Le père Sainjean n'est pas mourant, ni même malade, bien
loin de là, et pourtant il se meurt :"Un homme, un gaillard de cinquante ans, qui
n'est ni crucifié, ni marqué par de douloureuses
plaies, inspirerait presque de la pitié parce qu'il
apparaît sans défense contre un mal
incompréhensible."
(42) On est allé cherché le curé, qui
trouve le malade bien vaillant pour un prétendu moribond.
Sainjean s'explique : on lui a jeté un sort. La tradition
populaire attribue une origine surnaturelle aux
phénomènes pour lesquels il n'y a pas d'explication
logique. Un morceau de jonc jaune, dans la serrure, le
désigne, et il se juge perdu. Le curé retire le jonc,
le brûle dans la cheminée avec un signe de croix, et
s'en retourne au presbytère"plus peiné que révolté par la
scène dans laquelle il vient de jouer, malgré lui, un
rôle d'acteur". Il
songe aux errances de l'esprit paysan"larvé de crédulité"."Ses
paroissiens sont pris dans un dilemme, à la croisée de
deux forces égales : la crainte de la religion de Dieu,
capable de faire des miracles, et la peur du Diable capable de les
défaire aussi vite. Ce dernier représenté non
par un patient serviteur, mais par toute une légion de
mauvaises gens qui ensorcellent à regard que
veux-tu." (45) Le
prêtre sait que beaucoup viennent à la messe afin
d'ajouter la force de la religion à"un acte païen de contre-mal" 17, accompagné souvent d'une neuvaine...
On ne se moque pas de l'occulte sans qu'un châtiment surgisse,
naturel ou surnaturel.
L'Église a d'abord
tenté de faire siennes ces croyances archaïques en les
christianisant, mais elle n'a jamais pu vaincre cette sorcellerie de
la nuit des temps. Elle a brûlé des sorciers et des
sorcières, mais la magie a survécu aux bûchers.
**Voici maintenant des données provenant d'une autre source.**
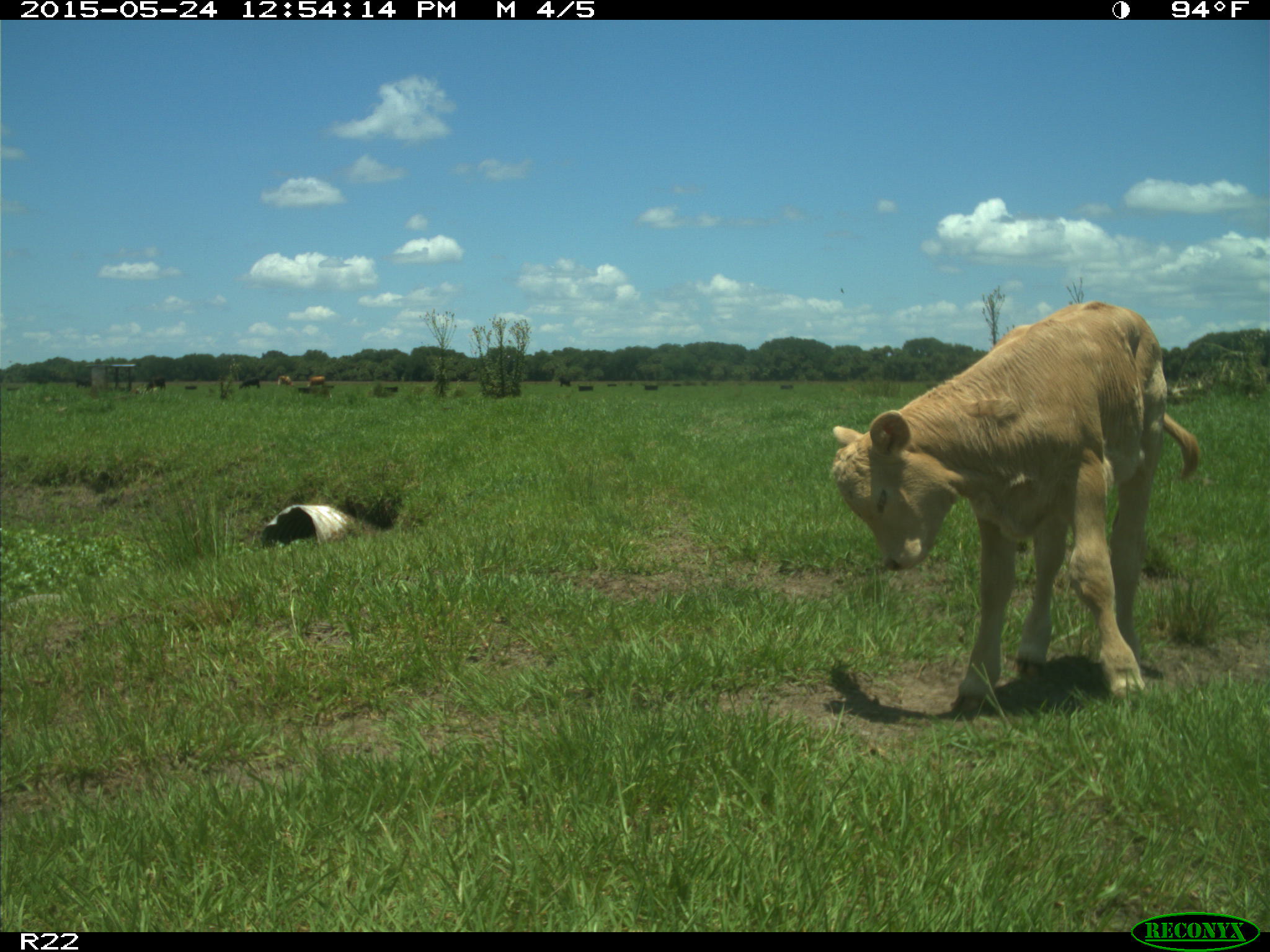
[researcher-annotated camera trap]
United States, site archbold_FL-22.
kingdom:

Le curé songe à tout cela et doit admettre
que"le germe est toujours
présent dans l'esprit où il bourgeonne comme
peut-être jamais il n'a pu." (46) Le paysan est aux aguets des pièges
qui le menacent, qui sont autant de catastrophes. S'il se laisse
prendre, il recourt indifféremment au désensorceleur,
moyennant finance, ou au prêtre... Le curé sait tout
cela et ne peut y remédier :"Tâche des pays lointains où le missionnaire
doit faire connaître et soutenir la religion sans blesser les
croyances païennes."
(46) Le curé
estime d'ailleurs que dans sa tribu, qui tient à ses
fétiches, ses remèdes maléfiques ou
bénéfiques, il passe lui-même pour un bon
sorcier. Ce que pense d'ailleurs le père Sainjean qui, se
croyant désensorcelé par l'effet de la religion, se
retrouve aussitôt tout gaillard, sans se rendre compte que le
quotidien de sa vie restée tribale baigne dans un univers
dramatique, que les sorciers et les guérisseurs manipulent
autant que le curé18.
Mais son fils continue de lui saper insidieusement le moral, en lui
rappelant sans cesse la malédiction qui a prise sur lui. Car
un mauvais sort, déjà connu lors de la
génération précédente, continue à
s'acharner sur la ferme : les récoltes sont mauvaises, le
bétail malade. Le fils parle sans cesse du chêne
près des marais, que cernent des traces de pas. Il
prétend qu'on y a vu autour de drôles de gens venus
d'ailleurs, en noir. Pas de doute : les traces circulaires autour du
chêne sont un rond de sorciers, lieu hanté
maléfique, apparemment rationalisé comme d'autres dans
sa malfaisance par la tradition Or le grand-père Sainjean est
déjà mort d'un mal mystérieux, lié
à ce rond. Il a eu beau brûler des herbes magiques,
clouer des chouettes sur la porte de sa grange, pendre des crapauds
séchés, remplir ses poches d'amulettes19, se faire désensorceler par la mixture
composée par un devin, rien n'y a fait. Le père
Sainjean craint de suivre le même chemin. Sa mentalité
primitive paysanne amplifie la peur, grossit les soupçons, les
rend hallucinatoires. Reste la solution d'acheter une protection
magique contre le jeteur de sorts, dont le comportement est
considéré comme injuste puisqu'il fait essentiellement
appel au mal : sorts jetés signifie sorts à lever. Le
désensorceleur consulté lui indique une curieuse
démarche : prendre du plomb de chasse, aller à
l'église et tourner trois fois autour du baptistère,
regarder l'eau, où il verra le visage de son tourmenteur. Se
mettre ensuite à l'affût près du chêne avec
son fusil chargé de ce plomb et tirer sur le tourmenteur qui
viendra nécessairement. Les conséquences de ce
comportement se révéleront désastreuses. Et
quand Sainjean entend à l'étable un de ses boeufs dire
:"tu vas
mourir", il se laisse aller
avec résignation, ignorant que ces mots ont été
prononcés par son fils ivre-mort couché dans la paille
de l'étable, souffrant d'une overdose d'alcool et
extériorisant sa douleur avant de libérer son estomac.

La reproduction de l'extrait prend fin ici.